Among patients with HBeAg-positive chronic hepatitis B, the rates of therapeutic and histologic response at 1 year were significantly higher in patients treated with telbivudine than in patients treated with lamivudine. In both the HBeAg-negative and the HBeAg-positive groups, telbivudine demonstrated greater HBV DNA suppression with less resistance than did lamivudine. (ClinicalTrials.gov number, NCT00057265 [ClinicalTrials.gov].).
将乙型肝炎病毒(HBV)复制降低至最低水平正成为慢性乙型肝炎的关键治疗目标。
在这项双盲3期试验中,1370例慢性乙型肝炎患者被随机分配,分别接受每日一次600mg替比夫定或100mg拉米夫定治疗。主要疗效终点是替比夫定在治疗反应方面不劣于拉米夫定(即血清HBV DNA水平降至每毫升少于5 log10拷贝,同时乙肝e抗原[HBeAg]消失或丙氨酸氨基转移酶水平恢复正常)。次要疗效指标包括组织学反应、血清HBV DNA水平变化和HBeAg反应。

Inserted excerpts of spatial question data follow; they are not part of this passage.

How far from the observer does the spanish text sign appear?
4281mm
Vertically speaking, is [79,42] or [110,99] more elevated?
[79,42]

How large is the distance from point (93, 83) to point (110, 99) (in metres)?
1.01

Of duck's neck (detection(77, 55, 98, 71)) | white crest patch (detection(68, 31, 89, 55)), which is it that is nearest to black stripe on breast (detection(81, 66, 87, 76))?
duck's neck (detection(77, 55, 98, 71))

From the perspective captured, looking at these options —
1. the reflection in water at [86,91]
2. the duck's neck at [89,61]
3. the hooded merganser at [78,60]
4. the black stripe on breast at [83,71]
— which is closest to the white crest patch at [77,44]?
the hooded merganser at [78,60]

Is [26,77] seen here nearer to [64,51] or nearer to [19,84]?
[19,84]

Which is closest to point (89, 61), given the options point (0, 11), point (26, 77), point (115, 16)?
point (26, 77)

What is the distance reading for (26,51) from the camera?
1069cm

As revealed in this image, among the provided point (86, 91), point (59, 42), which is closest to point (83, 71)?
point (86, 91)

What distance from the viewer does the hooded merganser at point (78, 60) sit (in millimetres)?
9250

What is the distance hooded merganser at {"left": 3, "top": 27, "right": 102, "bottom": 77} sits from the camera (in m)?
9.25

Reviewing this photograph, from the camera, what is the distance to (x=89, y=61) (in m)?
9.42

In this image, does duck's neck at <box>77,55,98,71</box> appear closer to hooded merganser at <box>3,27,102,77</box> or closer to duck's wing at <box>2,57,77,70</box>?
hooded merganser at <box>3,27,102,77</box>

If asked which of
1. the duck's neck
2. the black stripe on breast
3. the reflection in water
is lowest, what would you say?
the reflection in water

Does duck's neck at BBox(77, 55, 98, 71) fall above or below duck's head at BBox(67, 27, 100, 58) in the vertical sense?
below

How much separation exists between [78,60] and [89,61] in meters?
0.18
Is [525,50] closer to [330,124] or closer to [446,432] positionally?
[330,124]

在第52周时,接受替比夫定治疗的HBeAg阳性患者中,治疗反应(75.3%对67.0%,P = 0.005)或组织学反应(64.7%对56.3%,P = 0.01)的比例显著高于接受拉米夫定治疗的患者;在HBeAg阴性患者中,替比夫定在这些终点方面也不劣于拉米夫定。在HBeAg阳性和HBeAg阴性患者中,替比夫定在从基线开始HBV DNA拷贝数平均降低、HBV DNA降至聚合酶链反应检测不到水平的患者比例以及对药物耐药性的发生方面均优于拉米夫定。接受替比夫定治疗的患者肌酸激酶水平升高更为常见,而接受拉米夫定治疗的患者丙氨酸氨基转移酶和天冬氨酸氨基转移酶水平升高更为常见。
在HBeAg阳性慢性乙型肝炎患者中,接受替比夫定治疗1年时的治疗反应率和组织学反应率显著高于接受拉米夫定治疗的患者。在HBeAg阴性和HBeAg阳性组中,替比夫定均显示出比拉米夫定更强的HBV DNA抑制作用且耐药性更低。(ClinicalTrials.gov编号,NCT00057265 [ClinicalTrials.gov]。)